Goal of the exercise →
Please transcribe the data that follows without the pictures, keeping every word the same.

Information supplied →
────

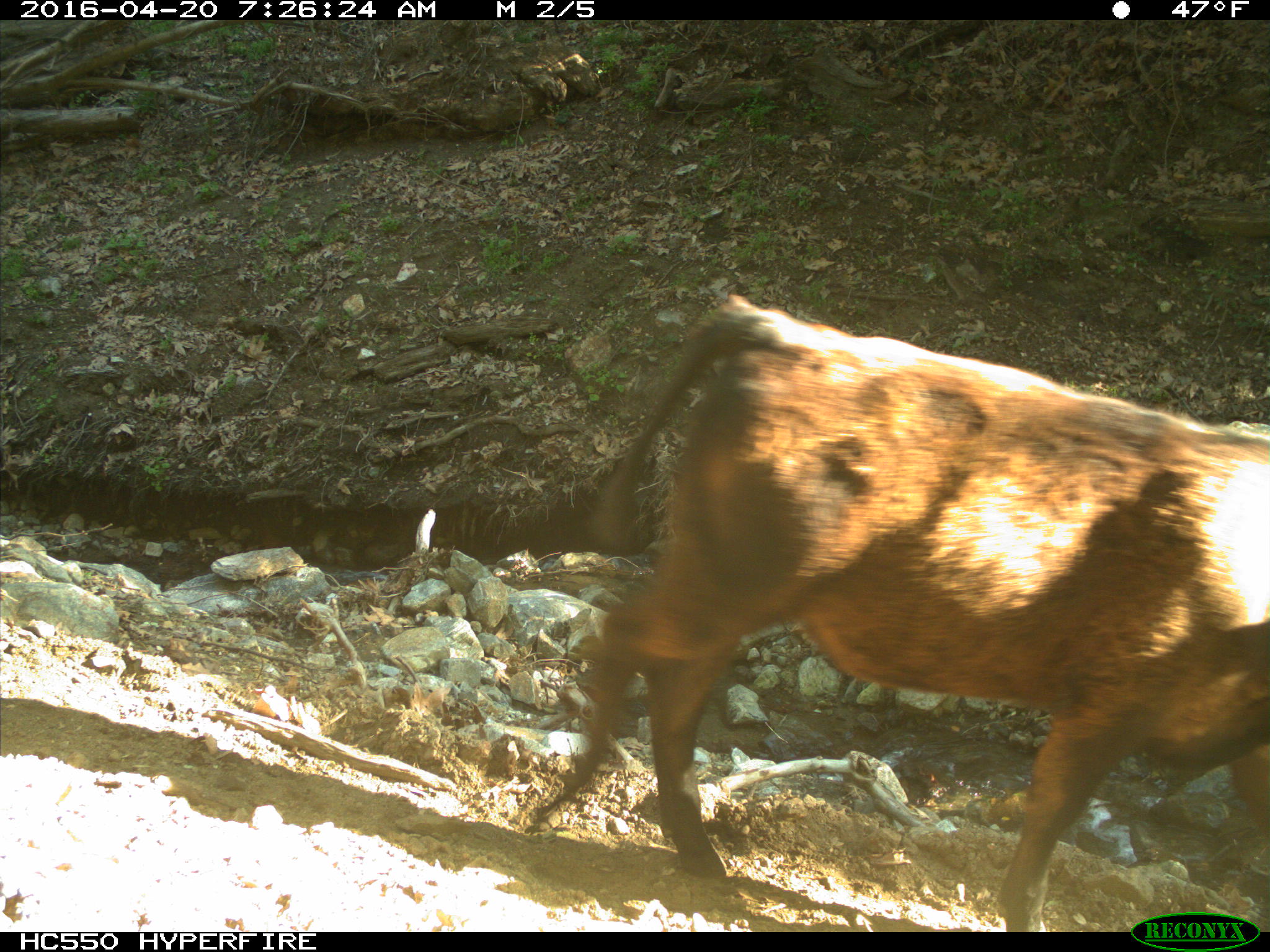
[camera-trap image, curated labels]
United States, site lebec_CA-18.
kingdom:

────

Reply →
[camera-trap image, curated labels]
United States, site lebec_CA-18.
kingdom:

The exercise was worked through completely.